Down to the final line, print each entry exactly.
*** SOURCE DATA ***
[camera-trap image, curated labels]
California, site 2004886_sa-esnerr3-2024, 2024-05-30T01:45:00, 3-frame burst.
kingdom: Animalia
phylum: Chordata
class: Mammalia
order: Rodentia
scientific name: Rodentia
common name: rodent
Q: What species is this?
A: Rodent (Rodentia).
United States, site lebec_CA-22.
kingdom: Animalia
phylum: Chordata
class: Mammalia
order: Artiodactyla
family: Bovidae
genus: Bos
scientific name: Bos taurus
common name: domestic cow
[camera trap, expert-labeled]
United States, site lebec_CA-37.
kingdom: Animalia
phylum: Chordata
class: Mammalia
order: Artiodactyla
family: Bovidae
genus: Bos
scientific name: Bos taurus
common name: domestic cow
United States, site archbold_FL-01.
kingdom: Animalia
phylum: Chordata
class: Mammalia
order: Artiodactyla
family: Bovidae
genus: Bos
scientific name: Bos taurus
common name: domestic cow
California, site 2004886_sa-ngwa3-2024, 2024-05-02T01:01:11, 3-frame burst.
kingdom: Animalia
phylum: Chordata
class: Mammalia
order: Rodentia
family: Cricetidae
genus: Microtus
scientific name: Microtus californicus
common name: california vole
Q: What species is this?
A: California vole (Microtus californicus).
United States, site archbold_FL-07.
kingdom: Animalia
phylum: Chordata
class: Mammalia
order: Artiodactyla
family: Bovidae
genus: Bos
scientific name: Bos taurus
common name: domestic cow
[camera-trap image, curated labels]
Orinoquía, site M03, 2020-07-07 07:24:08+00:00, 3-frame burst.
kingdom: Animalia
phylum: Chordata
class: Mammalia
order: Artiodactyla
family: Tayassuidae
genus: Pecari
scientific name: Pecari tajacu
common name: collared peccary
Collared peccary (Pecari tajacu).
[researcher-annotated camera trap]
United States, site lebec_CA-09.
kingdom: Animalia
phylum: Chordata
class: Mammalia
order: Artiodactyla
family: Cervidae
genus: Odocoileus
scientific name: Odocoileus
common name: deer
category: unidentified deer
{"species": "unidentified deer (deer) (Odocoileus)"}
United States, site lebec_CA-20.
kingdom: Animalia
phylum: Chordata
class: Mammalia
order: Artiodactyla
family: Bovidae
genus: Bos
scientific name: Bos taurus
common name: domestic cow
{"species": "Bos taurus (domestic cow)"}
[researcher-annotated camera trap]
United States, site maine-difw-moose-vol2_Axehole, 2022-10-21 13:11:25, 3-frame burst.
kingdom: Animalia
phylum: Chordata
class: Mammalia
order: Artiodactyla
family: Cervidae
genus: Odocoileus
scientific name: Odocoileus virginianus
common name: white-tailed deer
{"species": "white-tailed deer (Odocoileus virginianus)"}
***
§ SOLVED EXERCISE
[camera-trap image, curated labels]
California, site 2004886_sa-esnerr3-2024, 2024-05-30T01:45:00, 3-frame burst.
kingdom: Animalia
phylum: Chordata
class: Mammalia
order: Rodentia
scientific name: Rodentia
common name: rodent
Q: What species is this?
A: Rodent (Rodentia).
United States, site lebec_CA-22.
kingdom: Animalia
phylum: Chordata
class: Mammalia
order: Artiodactyla
family: Bovidae
genus: Bos
scientific name: Bos taurus
common name: domestic cow
[camera trap, expert-labeled]
United States, site lebec_CA-37.
kingdom: Animalia
phylum: Chordata
class: Mammalia
order: Artiodactyla
family: Bovidae
genus: Bos
scientific name: Bos taurus
common name: domestic cow
United States, site archbold_FL-01.
kingdom: Animalia
phylum: Chordata
class: Mammalia
order: Artiodactyla
family: Bovidae
genus: Bos
scientific name: Bos taurus
common name: domestic cow
California, site 2004886_sa-ngwa3-2024, 2024-05-02T01:01:11, 3-frame burst.
kingdom: Animalia
phylum: Chordata
class: Mammalia
order: Rodentia
family: Cricetidae
genus: Microtus
scientific name: Microtus californicus
common name: california vole
Q: What species is this?
A: California vole (Microtus californicus).
United States, site archbold_FL-07.
kingdom: Animalia
phylum: Chordata
class: Mammalia
order: Artiodactyla
family: Bovidae
genus: Bos
scientific name: Bos taurus
common name: domestic cow
[camera-trap image, curated labels]
Orinoquía, site M03, 2020-07-07 07:24:08+00:00, 3-frame burst.
kingdom: Animalia
phylum: Chordata
class: Mammalia
order: Artiodactyla
family: Tayassuidae
genus: Pecari
scientific name: Pecari tajacu
common name: collared peccary
Collared peccary (Pecari tajacu).
[researcher-annotated camera trap]
United States, site lebec_CA-09.
kingdom: Animalia
phylum: Chordata
class: Mammalia
order: Artiodactyla
family: Cervidae
genus: Odocoileus
scientific name: Odocoileus
common name: deer
category: unidentified deer
{"species": "unidentified deer (deer) (Odocoileus)"}
United States, site lebec_CA-20.
kingdom: Animalia
phylum: Chordata
class: Mammalia
order: Artiodactyla
family: Bovidae
genus: Bos
scientific name: Bos taurus
common name: domestic cow
{"species": "Bos taurus (domestic cow)"}
[researcher-annotated camera trap]
United States, site maine-difw-moose-vol2_Axehole, 2022-10-21 13:11:25, 3-frame burst.
kingdom: Animalia
phylum: Chordata
class: Mammalia
order: Artiodactyla
family: Cervidae
genus: Odocoileus
scientific name: Odocoileus virginianus
common name: white-tailed deer
{"species": "white-tailed deer (Odocoileus virginianus)"}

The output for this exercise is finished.